After a long moment she said, “When I was eighteen I got a ticket. Speeding. I was doing ninety in a forty zone.”

“Well.”

“Dad said he’d front me the money for the fine but I’d have to pay him back. With interest. But you know what else he told me? He said he would’ve tanned my hide for running a red light or reckless driving. But going fast he understood. He told me, ‘I know how you feel, honey. When you move they can’t getcha.’ ” Sachs said to Rhyme, “If I couldn’t drive, if I couldn’t move, then maybe I’d do it too. Kill myself.”

“I used to walk everywhere,” Rhyme said. “I never did drive much.
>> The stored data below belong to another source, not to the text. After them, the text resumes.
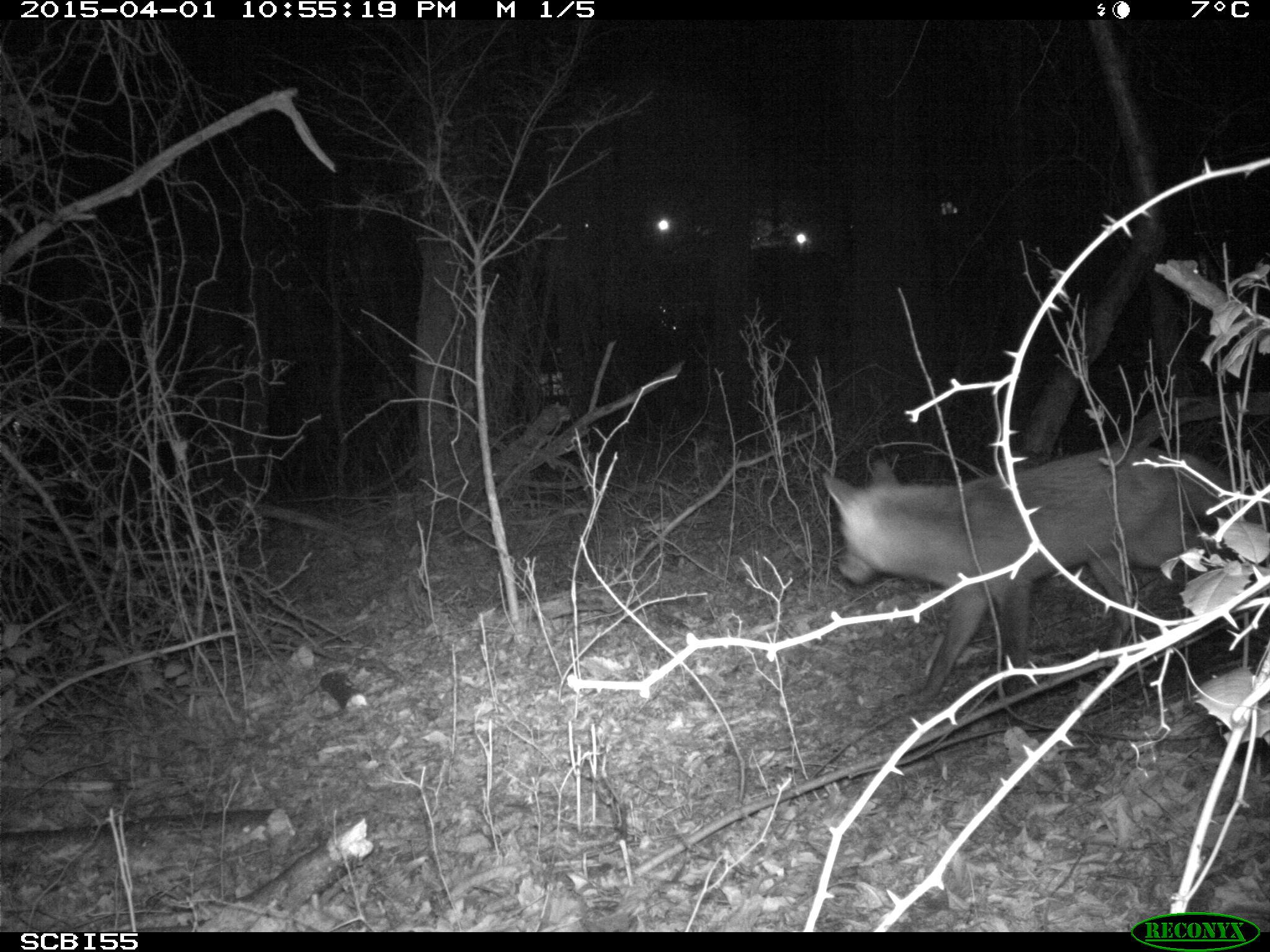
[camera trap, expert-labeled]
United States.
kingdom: Animalia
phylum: Chordata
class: Mammalia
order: Carnivora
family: Canidae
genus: Vulpes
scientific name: Vulpes vulpes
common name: red fox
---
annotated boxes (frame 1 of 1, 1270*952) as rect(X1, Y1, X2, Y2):
Red Fox: rect(810, 442, 1247, 714)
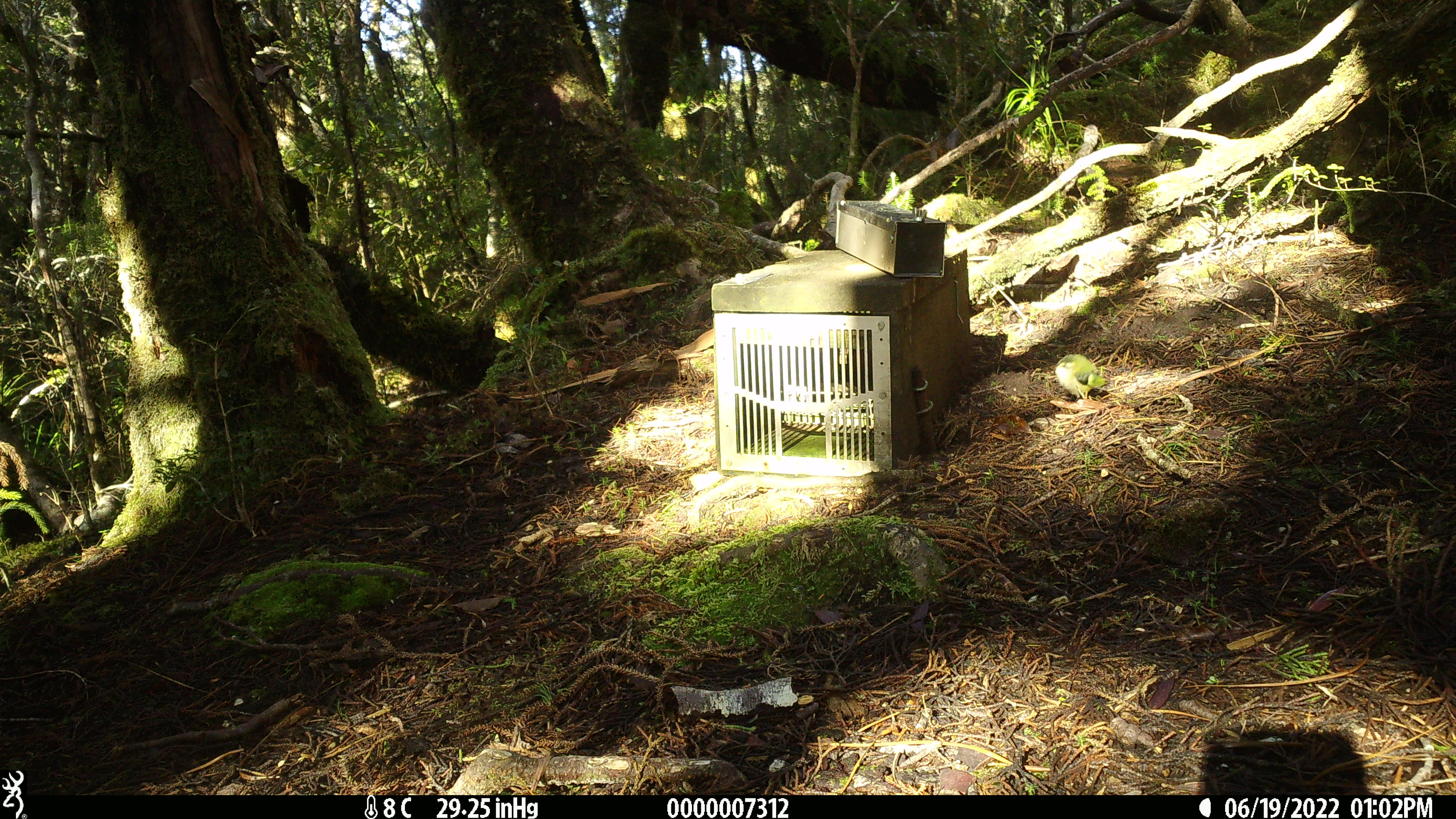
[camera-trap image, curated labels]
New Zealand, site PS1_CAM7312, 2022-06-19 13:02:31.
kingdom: Animalia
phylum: Chordata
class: Aves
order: Passeriformes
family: Acanthisittidae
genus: Acanthisitta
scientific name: Acanthisitta chloris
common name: rifleman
Rifleman (Acanthisitta chloris).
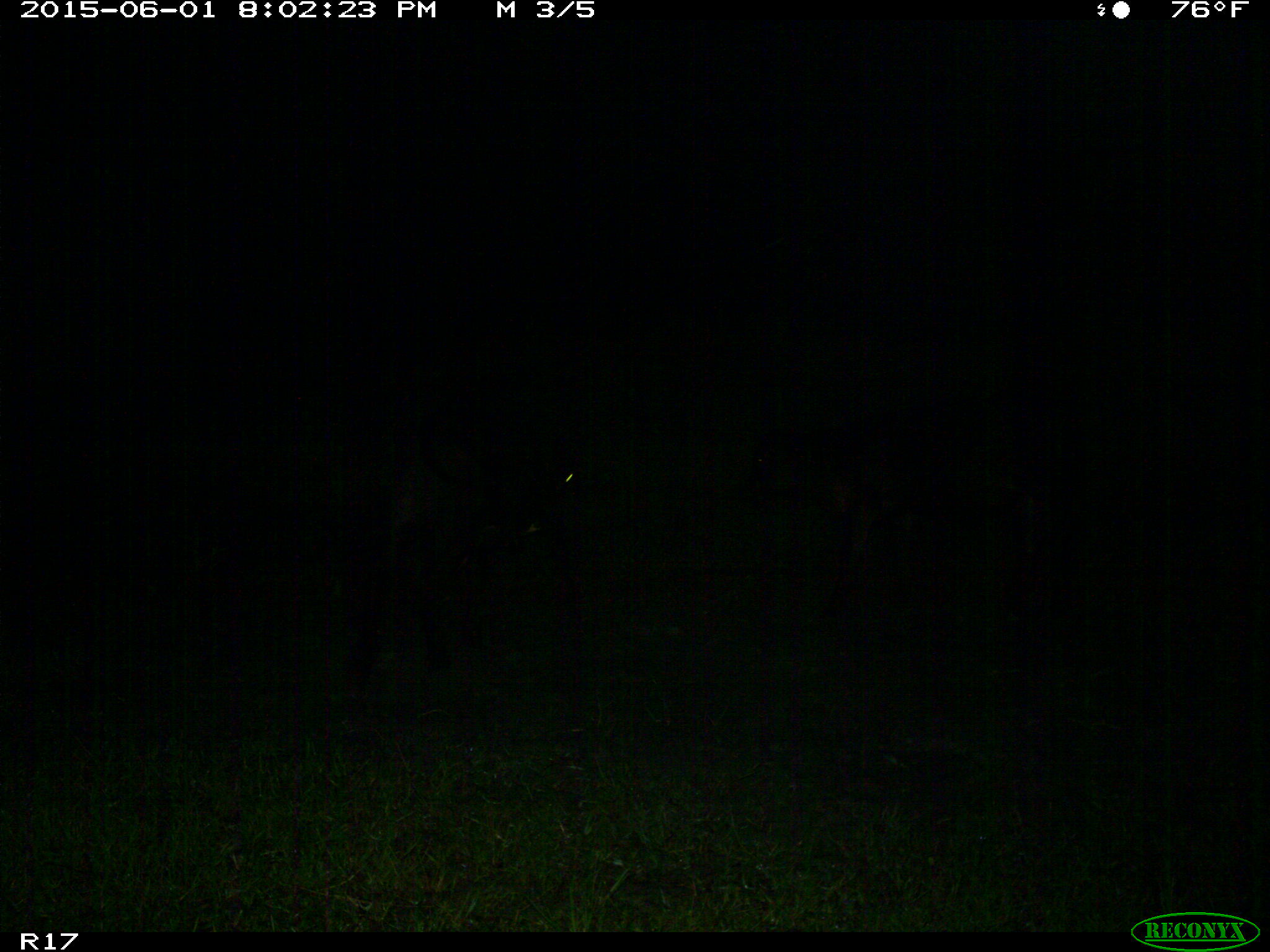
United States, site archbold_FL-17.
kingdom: Animalia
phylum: Chordata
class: Mammalia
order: Artiodactyla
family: Bovidae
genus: Bos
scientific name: Bos taurus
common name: domestic cow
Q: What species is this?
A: Bos taurus (domestic cow).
Haven’t owned a car in twenty years. What kind do you have?”

“Nothing a snooty Manhattanite like you’d drive. A Chevy. Camaro. It was my father’s.”
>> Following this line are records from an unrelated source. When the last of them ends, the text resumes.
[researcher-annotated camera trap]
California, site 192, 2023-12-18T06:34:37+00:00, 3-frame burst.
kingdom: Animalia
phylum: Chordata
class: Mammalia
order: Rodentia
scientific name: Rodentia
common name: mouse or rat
“Who gave you the drill press? For working on cars, I assume?”

She nodded. “And a torque wrench. And spark-gap set. And my first set of ratcheting sockets – my thirteenth-birthday present.” Laughing softly. “That Chevy, it’s a wobbly-knob car. You know what that is? An American car. The radio and vents and light switches are all loose and cheesy. But the suspension’s like a rock, it’s light as an egg crate and I’ll take on a BMW any day.”

“And I’ll bet you have.”

“Once or twice.”

“Cars are status in the crip world,” Rhyme explained. “We’d sit – or lie – around the ward in rehab and talk about what we could get out of our insurance companies. Wheelchair vans were the top of the heap. Next are hand-control cars. Which wouldn’t do me any good of course.” He squinted, testing his supple memory. “I haven’t been in a car in years. I can’t remember the last time.”

“Got an idea,” Sachs said suddenly. “Before your friend – Dr. Berger – comes back, let me take you for a ride. Or is that a problem? Sitting up? You were saying that wheelchairs don’t work for you.”

“Well, no, wheelchairs’re a problem. But a car? I think that’d be okay.” He laughed. “A hundred and sixty-eight? Miles per hour?”

“That was a special day,” Sachs said, nodding at the memory. “Good conditions. And no highway patrol.”

The phone buzzed and Rhyme answered it himself. It was Lon Sellitto.

“We got S &S on all the target churches in Harlem. Dellray’s in charge of that – man’s become a true believer, Lincoln. You wouldn’t recognize him. Oh, and I’ve got thirty portables and a ton of UN security cruising for any other churches we might’ve missed. If he doesn’t show up, we’re going to do a sweep of all of them at seven-thirty. Just in case he snuck in without us seeing him. I think we’re going to nail him, Linc,” the detective said, suspiciously enthusiastic for a New York City homicide cop.

“Okay, Lon, I’ll send Amelia up to your CP around eight.”

They hung up.

Thom knocked on the door before coming into the room.

As if he’d catch us in a compromising position, Rhyme laughed to himself.

“No more excuses,” he said testily. “Bed. Now.”

It was after 3:00 a.m. and Rhyme had left exhaustion far behind long ago. He was floating somewhere else. Above his body. He wondered if he’d start to hallucinate.

“Yes, Mother,” he said. “Officer Sachs’s staying over, Thom. Could you get her a blanket, please?”